O crescimento da polarização política
Amizades estão sendo desfeitas e atentados estão acontecendo/ Foto: Divulgação
Prefeitura de Guararema 360º

As manifestações de 2013 deram início a um período novo no Brasil, elas foram às precursoras para o início de uma polarização política, que vem crescendo nesses últimos cinco anos, chegando ao nível que estamos presenciando hoje, onde amizades estão sendo desfeitas e atentados estão acontecendo.

O termo polarização vem da física, é um fenômeno que ocorre quando as ondas eletromagnéticas são selecionadas e dividas. É justamente por essa divisão que o termo também é utilizado em outros temas, na política, por exemplo, é utilizada quando há o intuito de concentrar a atenção ou a atividade de uma ação em dois extremos opostos.

Durante a votação do impeachment da ex-presidente Dilma Rousseff, as coisas passaram a tomar forma. Quem não lembra do imenso muro colocado na esplanada dos ministérios, que dividia grupos pró e contra o afastamento de Dilma? Esse foi o estopim para uma divisão que já existia. O confronto entre esquerda e direita, coxinhas e mortadela, passou a ser brutal a partir da votação.

Com a aproximação das eleições esse extremismo passou a ser maior. Esse tipo de polarização muda de certo modo o processo político, dando uma ênfase ainda maior para aqueles que representam os extremos.

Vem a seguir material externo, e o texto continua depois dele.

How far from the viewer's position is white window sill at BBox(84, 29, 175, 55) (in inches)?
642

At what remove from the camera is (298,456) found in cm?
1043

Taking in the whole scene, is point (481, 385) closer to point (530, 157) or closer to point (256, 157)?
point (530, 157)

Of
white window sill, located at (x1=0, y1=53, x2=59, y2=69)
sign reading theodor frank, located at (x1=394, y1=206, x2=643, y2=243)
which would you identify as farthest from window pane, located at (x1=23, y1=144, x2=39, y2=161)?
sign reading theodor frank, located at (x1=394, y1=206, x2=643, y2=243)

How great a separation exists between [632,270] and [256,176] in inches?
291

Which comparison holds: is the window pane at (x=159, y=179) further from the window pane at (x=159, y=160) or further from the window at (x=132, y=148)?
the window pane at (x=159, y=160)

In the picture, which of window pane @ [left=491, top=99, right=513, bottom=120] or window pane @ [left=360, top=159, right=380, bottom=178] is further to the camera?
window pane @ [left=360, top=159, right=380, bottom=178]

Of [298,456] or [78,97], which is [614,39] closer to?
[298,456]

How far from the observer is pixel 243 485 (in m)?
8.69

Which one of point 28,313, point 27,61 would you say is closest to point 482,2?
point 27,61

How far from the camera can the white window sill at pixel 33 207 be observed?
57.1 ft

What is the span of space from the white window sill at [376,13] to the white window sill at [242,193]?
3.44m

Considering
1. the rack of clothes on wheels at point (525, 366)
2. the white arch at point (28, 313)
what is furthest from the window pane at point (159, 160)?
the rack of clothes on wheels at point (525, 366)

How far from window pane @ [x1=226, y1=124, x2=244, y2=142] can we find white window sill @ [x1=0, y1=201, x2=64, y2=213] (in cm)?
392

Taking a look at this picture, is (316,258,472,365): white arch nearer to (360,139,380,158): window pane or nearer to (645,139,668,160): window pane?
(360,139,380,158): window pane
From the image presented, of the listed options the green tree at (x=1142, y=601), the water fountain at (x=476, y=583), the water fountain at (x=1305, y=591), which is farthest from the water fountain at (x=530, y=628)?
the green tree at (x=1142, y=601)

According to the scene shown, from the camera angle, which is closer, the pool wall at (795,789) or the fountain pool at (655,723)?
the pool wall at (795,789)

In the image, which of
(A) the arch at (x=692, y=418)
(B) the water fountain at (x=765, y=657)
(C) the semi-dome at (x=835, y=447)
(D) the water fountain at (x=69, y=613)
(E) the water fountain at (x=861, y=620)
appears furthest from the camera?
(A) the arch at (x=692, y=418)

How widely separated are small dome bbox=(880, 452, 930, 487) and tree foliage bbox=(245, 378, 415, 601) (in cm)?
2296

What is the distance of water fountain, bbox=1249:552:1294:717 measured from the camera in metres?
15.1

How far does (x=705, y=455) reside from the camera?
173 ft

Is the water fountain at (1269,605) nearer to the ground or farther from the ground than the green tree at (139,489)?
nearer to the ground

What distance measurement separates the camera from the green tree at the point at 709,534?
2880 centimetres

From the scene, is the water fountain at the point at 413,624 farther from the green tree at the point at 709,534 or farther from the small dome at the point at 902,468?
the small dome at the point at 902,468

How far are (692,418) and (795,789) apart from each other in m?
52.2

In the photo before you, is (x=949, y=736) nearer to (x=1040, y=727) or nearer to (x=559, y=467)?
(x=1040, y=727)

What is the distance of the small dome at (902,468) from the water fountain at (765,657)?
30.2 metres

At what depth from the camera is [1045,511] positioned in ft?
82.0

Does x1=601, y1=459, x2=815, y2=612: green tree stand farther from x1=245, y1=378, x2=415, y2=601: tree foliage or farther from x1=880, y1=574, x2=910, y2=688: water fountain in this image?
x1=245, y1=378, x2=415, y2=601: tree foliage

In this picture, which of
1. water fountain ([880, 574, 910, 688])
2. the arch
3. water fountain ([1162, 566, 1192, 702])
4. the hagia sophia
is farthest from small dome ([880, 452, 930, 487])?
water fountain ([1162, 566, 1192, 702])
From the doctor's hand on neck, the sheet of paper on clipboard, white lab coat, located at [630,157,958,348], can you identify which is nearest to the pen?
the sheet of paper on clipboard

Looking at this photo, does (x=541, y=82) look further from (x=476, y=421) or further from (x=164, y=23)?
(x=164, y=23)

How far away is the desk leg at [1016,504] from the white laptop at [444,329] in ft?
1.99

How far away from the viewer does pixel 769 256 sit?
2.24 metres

As redes sociais têm grande influência no crescimento disso, uma vez que os algoritmos fazem com surjam no feed das pessoas apenas o que elas mais gostam de ver, e ocultam publicações que por algum motivo não teriam interesse ou discordam.

Dessa forma, uma bolha é criada, onde se convive apenas com quem detém a mesma opinião, e quando por ventura um argumento diferente aparece, não existe debate, mas sim uma grande briga, que costuma acabar com o botão desfazer amizade.

Essa polarização acabou nos trazendo a eleição que será a mais importante das últimas décadas, toda via, com candidatos perigosíssimos ao futuro do país, seja pregando discursos de ódio ou planos impossíveis. Assim de repente, a melhor opção passou a ser ficar em cima do muro e manter as esperanças de que o país ainda possa ter um respiro.